No, sanding your paver stones do not involve getting down on your hands and knees and going at them with sand paper. Thankfully, it is a less labor intensive process. But what it spares you in elbow grease; it takes in know-how and planning.
We have talked about how to sand your pavers but in the following blog, we want to prepare you for what comes before sanding. The fact is that there are certain things that you absolutely have to know before, during and after you sand your pavers. And if you overlook any of these considerations, your project could end up a disaster. So take a look at what you need to know about sanding your pavers.
Chances are you have your pavers on the outside of your house (we know, wild assumption, right?). The elements can ruin your sanding project very quickly so the first thing you should consider before you even start your sanding project is the weather. There are a couple of things to plan for:
- Rain – You absolutely need to plan your sanding project around a time when the forecast calls for dry conditions. It needs to be dry before, during and after you sand your pavers.

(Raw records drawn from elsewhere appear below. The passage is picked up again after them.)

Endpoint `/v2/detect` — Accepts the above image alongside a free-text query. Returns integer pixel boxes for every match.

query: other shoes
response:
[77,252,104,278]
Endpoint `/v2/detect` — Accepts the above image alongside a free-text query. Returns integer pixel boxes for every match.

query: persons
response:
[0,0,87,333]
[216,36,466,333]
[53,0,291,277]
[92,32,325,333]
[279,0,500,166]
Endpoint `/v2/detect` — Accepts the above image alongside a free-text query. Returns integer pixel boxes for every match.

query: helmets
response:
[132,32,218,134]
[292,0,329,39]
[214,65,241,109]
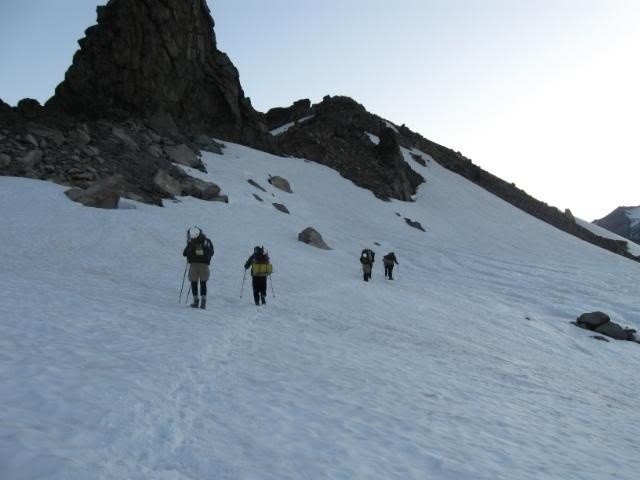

- Temperature – You also need to plan your project around a time that is not too cold. That’s because the temperature should be above 50 degrees Fahrenheit during and after sanding for the mixture to properly set.
The ‘during’ can be the most difficult. That’s because a lot of DIYers and contractors for that matter don’t know the proper method for sanding pavers. But while you fill your joints with sand, you have to keep in mind depth. You should be filling in sand so that it is ¼” to 1/8” below the surface of the paver or the chamfer edge.
This is critically important for drainage. The ideal depth will allow water to be channeled over the paver stones properly. But if the sand is too high, water will end up pooling on the surface and seeping into the joints.
But it is difficult to achieve this specific fill depth which is why many people choose to hire professionals for paver sanding.
Once the job is done right, your pavers are going to look good. You may get the urge to call up all your buddies and throw a party or BBQ but you have to resist that urge for 24 hours. There cannot be any foot traffic on your freshly sanded pavers for at least 24 hours. And if we are talking about driveway pavers, you need to wait at least 48 hours before driving any vehicle over the pavers.
Paver sealing is also a very important afterthought. Sealing will help you retain as much sand as possible and preserve your pavers for longer. In fact, we recommend paver sealing after every sanding project.